Simulation 2: the dictionary of the orthogonal matching pursuit algorithm is set to have grid intervals of 0.2 degrees, the echo signal-to-noise ratio is 20dB, the elevation angle of the target is estimated by using the method and the traditional orthogonal matching pursuit algorithm, 100 Monte Carlo experiments are independently carried out, and the result of the 100 Monte Carlo experiments of the estimation result is shown in figure 3.
3. Simulation analysis
As can be seen from fig. 2, when the elevation angle of the target is 2.7 °, the angle estimation error of the present invention for the target is smaller than that of the conventional orthogonal matching pursuit algorithm. The target elevation angle is 2.7 degrees and does not fall on the lattice points of the dictionary, and the lattice point closest to the target elevation angle is theta i =2.6° and θ i =2.8°, and therefore the theoretical accuracy limit of a conventional orthogonal matching pursuit algorithm should be rmse=0.1°. As can be seen from FIG. 2, when the signal-to-noise ratio reaches 20dB, the estimation performance of the conventional orthogonal matching pursuit algorithm reaches the upper limit, the theoretical precision limit caused by the off-grid target can not be broken through any more, and the algorithm breaks through the theoretical precision limit at about 15dBAnd a better estimation performance can be obtained.

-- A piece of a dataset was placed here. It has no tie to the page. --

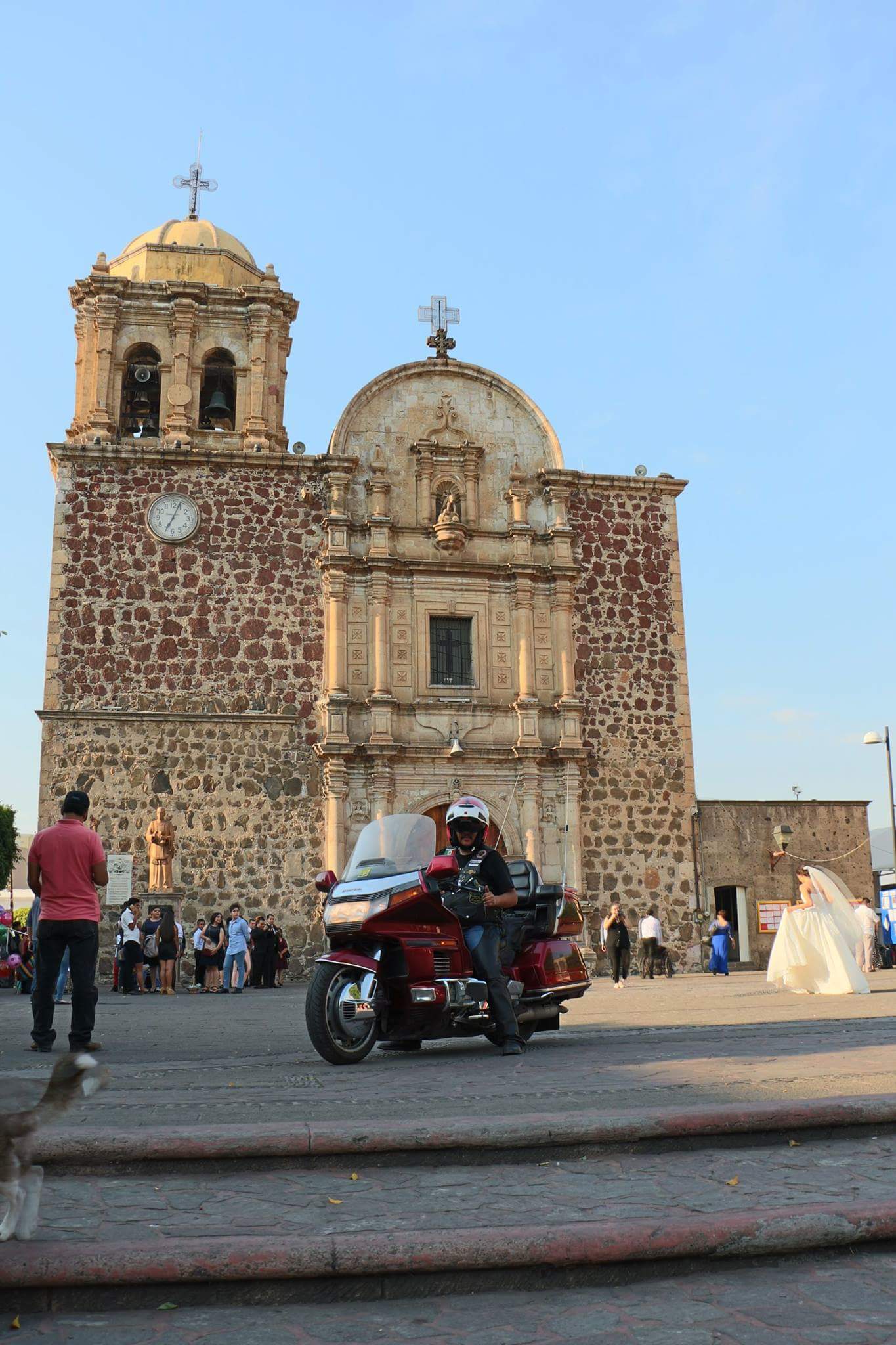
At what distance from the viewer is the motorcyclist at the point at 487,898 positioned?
7824 millimetres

As is more evident from fig. 3, the angle measurement result of the OMP algorithm is mostly converged to 2.6 ° and 2.8 ° under the signal-to-noise ratio condition of 20dB, while the Off-Grid algorithm can be converged to around the true target position of 2.7 °.

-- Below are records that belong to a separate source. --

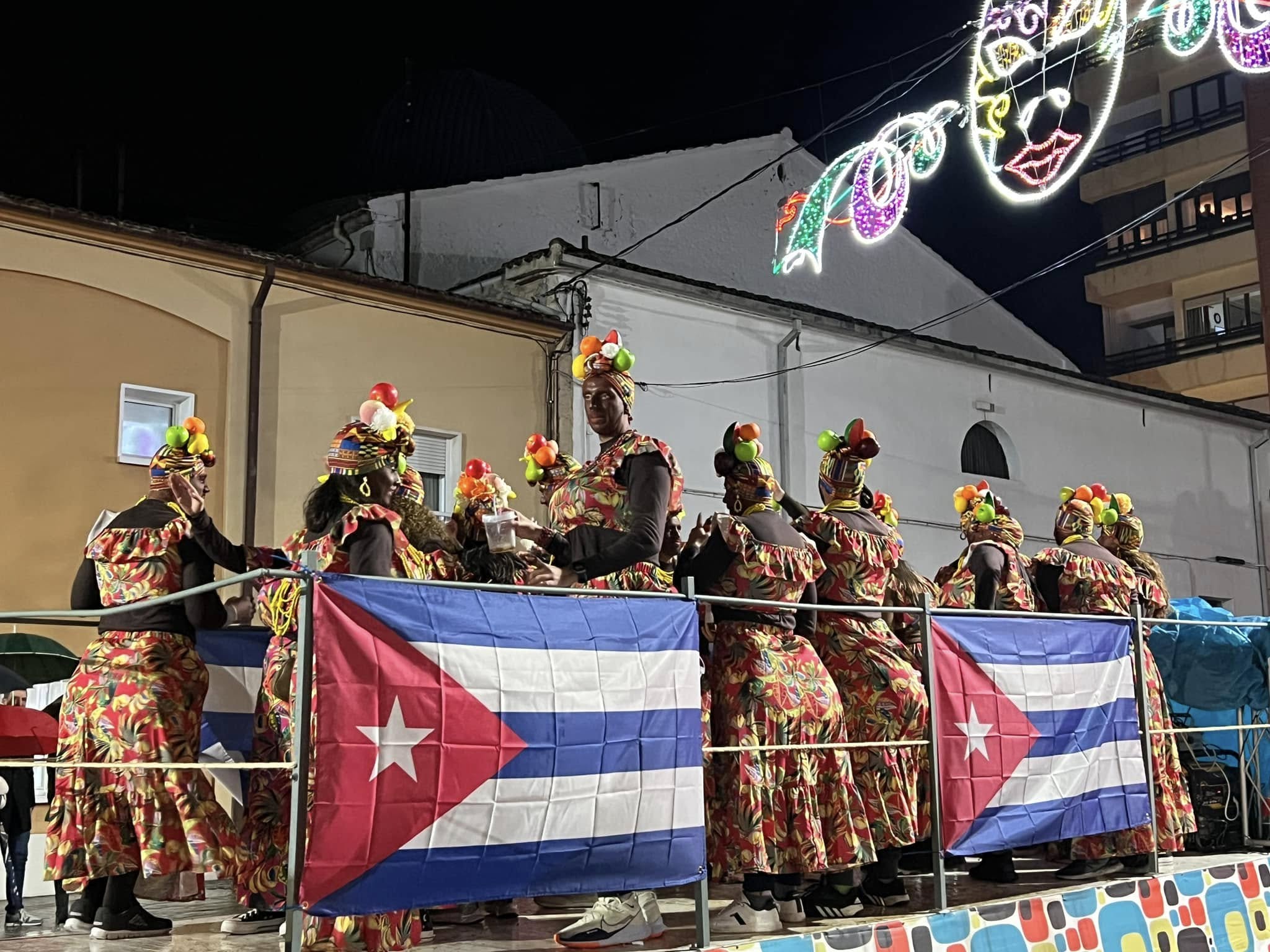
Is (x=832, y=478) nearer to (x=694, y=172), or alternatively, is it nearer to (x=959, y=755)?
(x=959, y=755)

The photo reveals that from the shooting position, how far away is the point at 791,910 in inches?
189

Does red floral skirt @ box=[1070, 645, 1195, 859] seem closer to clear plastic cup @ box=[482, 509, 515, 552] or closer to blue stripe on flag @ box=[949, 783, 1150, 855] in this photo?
blue stripe on flag @ box=[949, 783, 1150, 855]

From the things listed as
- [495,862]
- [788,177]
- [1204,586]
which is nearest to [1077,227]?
[1204,586]

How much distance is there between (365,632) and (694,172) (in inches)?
566

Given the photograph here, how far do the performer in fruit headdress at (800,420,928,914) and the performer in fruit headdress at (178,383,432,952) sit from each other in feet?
5.64

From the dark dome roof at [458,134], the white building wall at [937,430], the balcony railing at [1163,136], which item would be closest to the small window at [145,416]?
the white building wall at [937,430]

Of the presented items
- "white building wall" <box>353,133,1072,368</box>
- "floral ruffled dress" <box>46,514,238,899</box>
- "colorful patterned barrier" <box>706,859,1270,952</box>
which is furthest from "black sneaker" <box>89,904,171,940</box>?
"white building wall" <box>353,133,1072,368</box>

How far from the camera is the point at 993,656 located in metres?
4.94

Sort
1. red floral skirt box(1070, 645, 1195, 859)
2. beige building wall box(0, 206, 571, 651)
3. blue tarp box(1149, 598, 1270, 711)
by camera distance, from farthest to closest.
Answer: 1. beige building wall box(0, 206, 571, 651)
2. blue tarp box(1149, 598, 1270, 711)
3. red floral skirt box(1070, 645, 1195, 859)

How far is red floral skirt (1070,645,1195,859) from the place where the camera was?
18.6ft

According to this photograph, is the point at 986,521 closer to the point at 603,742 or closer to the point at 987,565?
the point at 987,565

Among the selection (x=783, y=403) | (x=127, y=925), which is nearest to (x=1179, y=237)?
(x=783, y=403)

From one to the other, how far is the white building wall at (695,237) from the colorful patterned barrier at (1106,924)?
10.8 m

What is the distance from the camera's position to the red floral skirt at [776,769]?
4.52 metres
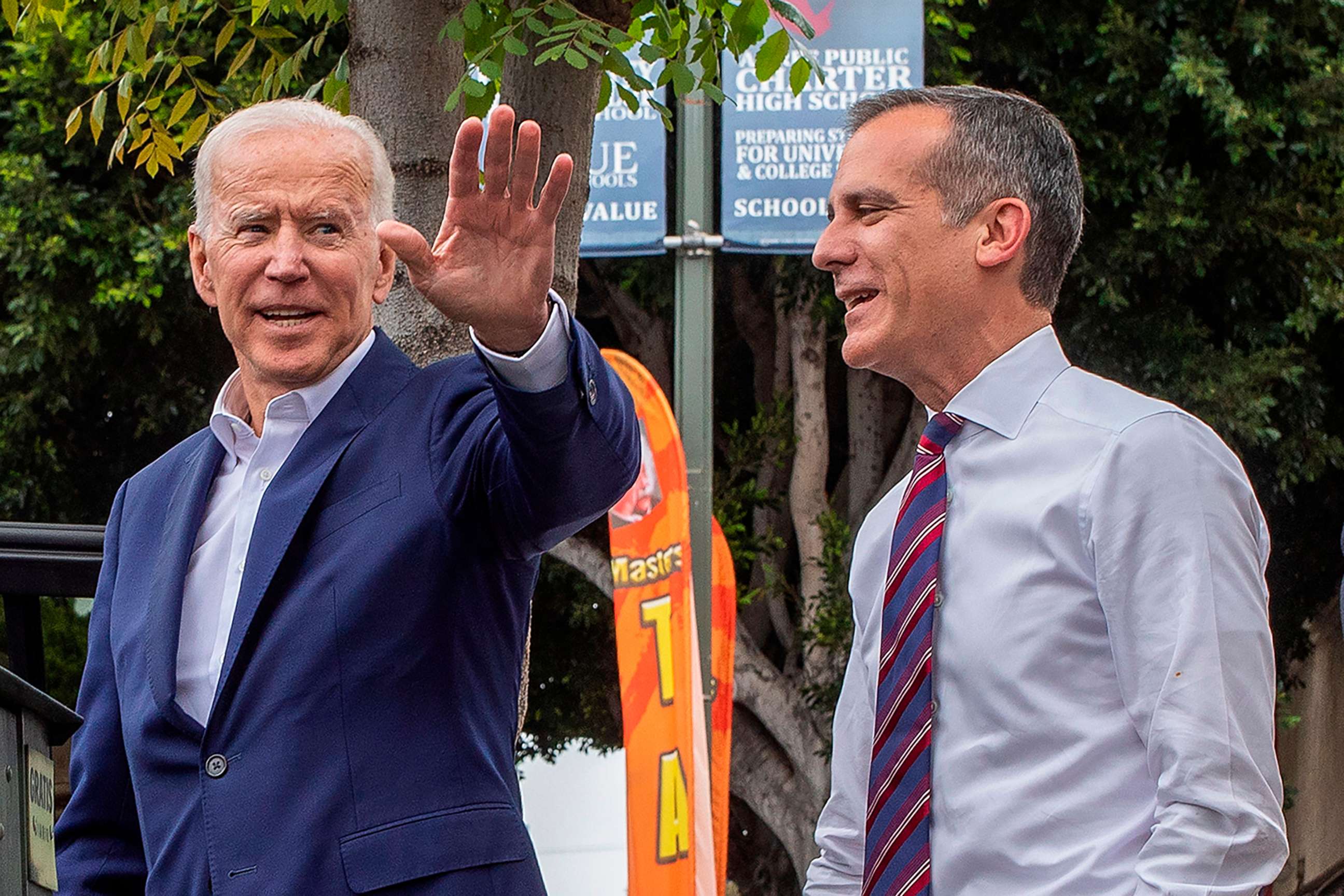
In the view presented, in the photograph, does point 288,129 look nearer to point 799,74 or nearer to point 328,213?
point 328,213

As can be seen from simulation experiments, for low-altitude targets, the angle estimation performance of the method is obviously superior to that of the traditional orthogonal matching pursuit algorithm, the angle estimation error is reduced, and the capability of detecting off-grid targets is provided for the measurement of elevation angles by using a sparse reconstruction algorithm for the meter wave radar.

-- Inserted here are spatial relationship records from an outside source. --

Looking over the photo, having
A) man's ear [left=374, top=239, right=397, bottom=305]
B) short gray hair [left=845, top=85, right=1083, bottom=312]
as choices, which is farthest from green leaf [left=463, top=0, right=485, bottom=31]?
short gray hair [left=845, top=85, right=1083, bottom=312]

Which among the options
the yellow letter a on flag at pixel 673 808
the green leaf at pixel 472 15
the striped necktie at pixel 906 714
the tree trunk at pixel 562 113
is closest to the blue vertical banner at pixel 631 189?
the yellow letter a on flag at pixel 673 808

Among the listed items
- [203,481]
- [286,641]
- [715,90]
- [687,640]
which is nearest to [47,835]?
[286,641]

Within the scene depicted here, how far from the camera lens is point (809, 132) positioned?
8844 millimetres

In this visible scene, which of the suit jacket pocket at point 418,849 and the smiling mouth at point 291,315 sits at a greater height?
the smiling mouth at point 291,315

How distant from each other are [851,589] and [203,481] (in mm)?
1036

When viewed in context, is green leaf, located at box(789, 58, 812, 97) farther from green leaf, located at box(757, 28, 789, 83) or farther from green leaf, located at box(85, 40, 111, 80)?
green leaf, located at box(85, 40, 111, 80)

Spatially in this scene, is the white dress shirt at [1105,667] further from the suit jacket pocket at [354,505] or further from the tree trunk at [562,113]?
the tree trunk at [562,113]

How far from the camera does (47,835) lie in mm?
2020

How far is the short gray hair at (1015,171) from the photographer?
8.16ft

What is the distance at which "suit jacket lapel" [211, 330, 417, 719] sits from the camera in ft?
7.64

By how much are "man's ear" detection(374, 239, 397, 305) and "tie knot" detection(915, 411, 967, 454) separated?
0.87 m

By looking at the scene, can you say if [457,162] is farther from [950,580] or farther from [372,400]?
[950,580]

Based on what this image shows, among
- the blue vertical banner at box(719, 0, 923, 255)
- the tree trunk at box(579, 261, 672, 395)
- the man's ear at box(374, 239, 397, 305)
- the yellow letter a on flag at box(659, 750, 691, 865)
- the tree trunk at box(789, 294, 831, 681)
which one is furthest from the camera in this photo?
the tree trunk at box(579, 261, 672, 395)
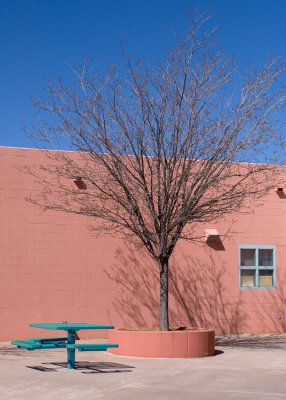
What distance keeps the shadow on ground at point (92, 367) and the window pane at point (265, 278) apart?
24.5 ft

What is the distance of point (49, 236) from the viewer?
16.9 m

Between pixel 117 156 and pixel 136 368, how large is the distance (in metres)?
5.00

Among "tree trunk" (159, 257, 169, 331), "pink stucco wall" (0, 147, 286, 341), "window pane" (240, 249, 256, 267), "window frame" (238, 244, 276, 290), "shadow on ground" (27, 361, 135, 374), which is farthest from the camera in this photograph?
"window pane" (240, 249, 256, 267)

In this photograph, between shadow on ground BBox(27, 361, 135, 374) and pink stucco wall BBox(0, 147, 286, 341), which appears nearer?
shadow on ground BBox(27, 361, 135, 374)

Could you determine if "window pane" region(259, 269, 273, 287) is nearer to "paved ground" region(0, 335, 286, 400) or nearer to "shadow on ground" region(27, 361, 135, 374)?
"paved ground" region(0, 335, 286, 400)

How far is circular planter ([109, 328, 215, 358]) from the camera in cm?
1395

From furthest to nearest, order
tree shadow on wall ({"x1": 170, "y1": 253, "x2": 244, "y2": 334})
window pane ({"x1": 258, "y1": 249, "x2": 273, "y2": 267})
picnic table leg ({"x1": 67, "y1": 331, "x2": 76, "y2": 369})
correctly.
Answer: window pane ({"x1": 258, "y1": 249, "x2": 273, "y2": 267}) < tree shadow on wall ({"x1": 170, "y1": 253, "x2": 244, "y2": 334}) < picnic table leg ({"x1": 67, "y1": 331, "x2": 76, "y2": 369})

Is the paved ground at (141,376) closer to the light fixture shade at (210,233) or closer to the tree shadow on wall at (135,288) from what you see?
the tree shadow on wall at (135,288)

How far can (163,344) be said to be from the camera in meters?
14.0

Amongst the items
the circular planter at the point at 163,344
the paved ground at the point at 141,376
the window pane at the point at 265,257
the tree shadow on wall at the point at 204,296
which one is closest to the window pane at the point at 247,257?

In conclusion, the simulation experiment verifies the correctness, the effectiveness and the reliability of the invention.
In the description of the present specification, a description referring to terms "one embodiment," "some embodiments," "examples," "specific examples," or "some examples," etc., means that a particular feature, structure, material, or characteristic described in connection with the embodiment or example is included in at least one embodiment or example of the present invention. In this specification, schematic representations of the above terms are not necessarily directed to the same embodiment or example. Furthermore, the particular features, structures, materials, or characteristics described may be combined in any suitable manner in any one or more embodiments or examples. Further, one skilled in the art can engage and combine the different embodiments or examples described in this specification.
Although the present application has been described herein in connection with various embodiments, other variations to the disclosed embodiments can be understood and effected by those skilled in the art in practicing the claimed application, from a review of the figures, the disclosure, and the appended claims. In the claims, the word "comprising" does not exclude other elements or steps, and the "a" or "an" does not exclude a plurality. A single processor or other unit may fulfill the functions of several items recited in the claims. The mere fact that certain measures are recited in mutually different dependent claims does not indicate that a combination of these measures cannot be used to advantage.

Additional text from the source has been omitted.